[Latihan Militer Super Garuda Shield 20XX]
'GREEEEEEEEDD'
Suara deru mesin pesawat menggema keras di telingaku, seakan menembus segala keheningan. Aku, Sapta Yudha, berusia dua puluh empat tahun, seorang prajurit TNI Angkatan Darat (AD) dari satuan penembak runduk atau Sniper Kopassus dengan pangkat Letnan Satu. Saat ini, aku terjun dalam latihan operasi militer Super Garuda Shield, sebuah latihan internasional bergengsi yang diselenggarakan di tanah Indonesia.
Di sini, negara-negara besar seperti Amerika, Jepang, Korea, Inggris, dan beberapa anggota NATO lainnya berkumpul. Namun, sayangnya negara-negara blok timur, seperti Rusia dan China, tidak ambil bagian dalam latihan ini, karena hubungan politik yang kurang bersahabat dengan negara-negara blok barat. Kembali pada situasi kami, bersama rekan-rekanku di Grup Alfa empat Kopassus, kami bersiap untuk terjun bebas dari ketinggian 12.000 meter di atas permukaan laut.
"Ayo bersiap!" teriak Kapten dengan suara yang tegas dan penuh otoritas.
""Siaaaap!"" jawab kami serentak, mengikuti irama perintahnya dengan tekad yang membara. Dalam sekejap, kami mulai terjun bebas secara bergantian dari pesawat C130J-30 Super Hercules dengan nomor pesawat A-1360.
Cuaca siang ini sempurna. Langit cerah dengan sedikit awan menggantung di atas kami, memberikan tanda bahwa kami dapat melaksanakan tugas dengan lancar. Namun, tiba-tiba, suasana berubah drastis. Langit yang tadinya cerah kini diselimuti kegelapan yang mencekam. Awan-awan hitam berputar, seperti formasi monster yang siap menerkam. Sebuah badai besar muncul seketika, membentangkan cakrawala dengan petir yang menyambar-nyambar, angin kencang, dan hujan deras yang mengguyur tanpa ampun.

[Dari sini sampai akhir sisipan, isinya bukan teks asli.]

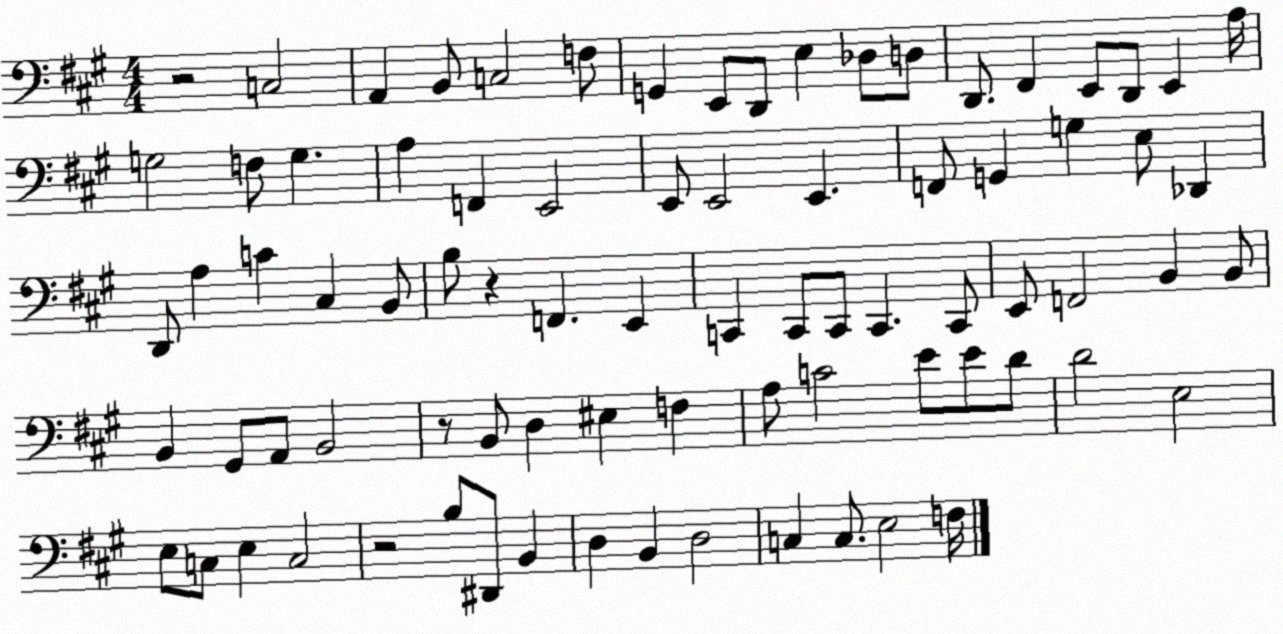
X:1
T:Untitled
M:4/4
L:1/4
K:A
z2 C,2 A,, B,,/2 C,2 F,/2 G,, E,,/2 D,,/2 E, _D,/2 D,/2 D,,/2 ^F,, E,,/2 D,,/2 E,, A,/4 G,2 F,/2 G, A, F,, E,,2 E,,/2 E,,2 E,, F,,/2 G,, G, E,/2 _D,, D,,/2 A, C ^C, B,,/2 B,/2 z F,, E,, C,, C,,/2 C,,/2 C,, C,,/2 E,,/2 F,,2 B,, B,,/2 B,, ^G,,/2 A,,/2 B,,2 z/2 B,,/2 D, ^E, F, A,/2 C2 E/2 E/2 D/2 D2 E,2 E,/2 C,/2 E, C,2 z2 B,/2 ^D,,/2 B,, D, B,, D,2 C, C,/2 E,2 F,/4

Aku merasa ada yang salah. Kami baru saja menerima laporan ramalan cuaca dari BMKG yang mengatakan hari ini akan cerah sepanjang waktu. Tapi ini... ini tidak mungkin. Badai yang muncul begitu tiba-tiba, seperti ada kekuatan lain yang mengendalikan cuaca ini. Kegelapan yang datang begitu cepat menyelimuti kami, membawa ketakutan dan kebingunganku. Rekan-rekan di sekitarku pun terlihat kebingungan. Dalam keadaan seperti ini, komunikasi menjadi sangat krusial.
Aku segera mencoba menghubungi Kapten melalui HT yang tersambung dengan earphone di telingaku. Suara desingan yang menusuk seolah menjawab.
"Kapten, kok bisa begini?" tanyaku dengan nada panik, jantungku berdebar kencang.
"Aku juga bingung! Kenapa bisa begini!? Cepat buat formasi melingkar!" jawab Kapten dengan suara yang penuh perintah, namun terdengar ketegangan yang tak biasa.
""Siap!"" jawab kami serentak, meskipun jarak di antara kami semakin jauh, seperti sekat tak kasat mata yang memisahkan.